## Goal
Please return the lines of the entries below exactly as they appear, starting at the line that contains "In terms of" and ending at the last line of the entries, both ends included.

# Records shown start

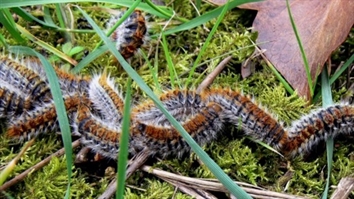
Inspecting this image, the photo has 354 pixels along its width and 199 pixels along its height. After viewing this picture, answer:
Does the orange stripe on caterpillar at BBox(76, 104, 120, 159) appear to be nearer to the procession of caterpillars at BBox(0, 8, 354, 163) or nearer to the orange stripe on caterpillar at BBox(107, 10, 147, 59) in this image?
the procession of caterpillars at BBox(0, 8, 354, 163)

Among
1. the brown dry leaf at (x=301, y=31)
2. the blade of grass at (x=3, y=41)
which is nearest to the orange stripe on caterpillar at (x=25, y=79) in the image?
the blade of grass at (x=3, y=41)

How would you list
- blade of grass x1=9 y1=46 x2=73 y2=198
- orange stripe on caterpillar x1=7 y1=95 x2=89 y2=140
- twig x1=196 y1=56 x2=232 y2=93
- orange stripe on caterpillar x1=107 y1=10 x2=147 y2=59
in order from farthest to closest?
1. orange stripe on caterpillar x1=107 y1=10 x2=147 y2=59
2. twig x1=196 y1=56 x2=232 y2=93
3. orange stripe on caterpillar x1=7 y1=95 x2=89 y2=140
4. blade of grass x1=9 y1=46 x2=73 y2=198

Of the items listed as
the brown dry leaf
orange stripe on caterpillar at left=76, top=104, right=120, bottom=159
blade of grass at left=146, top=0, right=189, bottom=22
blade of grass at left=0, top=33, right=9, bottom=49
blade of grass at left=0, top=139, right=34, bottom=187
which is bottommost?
the brown dry leaf

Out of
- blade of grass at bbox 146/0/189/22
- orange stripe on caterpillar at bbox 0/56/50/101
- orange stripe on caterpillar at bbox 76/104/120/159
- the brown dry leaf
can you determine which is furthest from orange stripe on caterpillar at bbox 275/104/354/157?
orange stripe on caterpillar at bbox 0/56/50/101

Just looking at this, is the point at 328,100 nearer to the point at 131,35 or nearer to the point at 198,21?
the point at 198,21

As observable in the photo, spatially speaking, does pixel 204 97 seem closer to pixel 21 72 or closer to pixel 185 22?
pixel 185 22
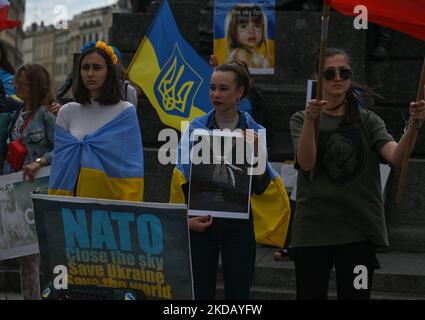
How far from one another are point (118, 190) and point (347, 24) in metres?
4.20

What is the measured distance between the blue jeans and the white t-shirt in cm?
84

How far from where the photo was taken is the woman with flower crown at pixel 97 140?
5.10 m

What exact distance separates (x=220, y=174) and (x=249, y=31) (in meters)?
3.92

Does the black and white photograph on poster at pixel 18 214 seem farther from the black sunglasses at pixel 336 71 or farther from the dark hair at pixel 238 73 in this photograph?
the black sunglasses at pixel 336 71

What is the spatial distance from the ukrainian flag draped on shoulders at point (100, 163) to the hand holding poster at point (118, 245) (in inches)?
27.3

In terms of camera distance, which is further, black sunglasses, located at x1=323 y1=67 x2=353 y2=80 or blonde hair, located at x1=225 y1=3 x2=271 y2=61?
blonde hair, located at x1=225 y1=3 x2=271 y2=61

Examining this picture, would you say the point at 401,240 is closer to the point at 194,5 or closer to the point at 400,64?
the point at 400,64

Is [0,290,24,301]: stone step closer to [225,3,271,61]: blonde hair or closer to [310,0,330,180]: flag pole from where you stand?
[225,3,271,61]: blonde hair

# Records shown end

## Solution to this task
In terms of camera distance, which is further, black sunglasses, located at x1=323 y1=67 x2=353 y2=80 or blonde hair, located at x1=225 y1=3 x2=271 y2=61?
blonde hair, located at x1=225 y1=3 x2=271 y2=61

Examining this picture, would you say the point at 401,240 is closer to the point at 194,5 or closer to the point at 400,64?
the point at 400,64

Is [0,290,24,301]: stone step closer to [225,3,271,61]: blonde hair or closer to [310,0,330,180]: flag pole from where you stand?
[225,3,271,61]: blonde hair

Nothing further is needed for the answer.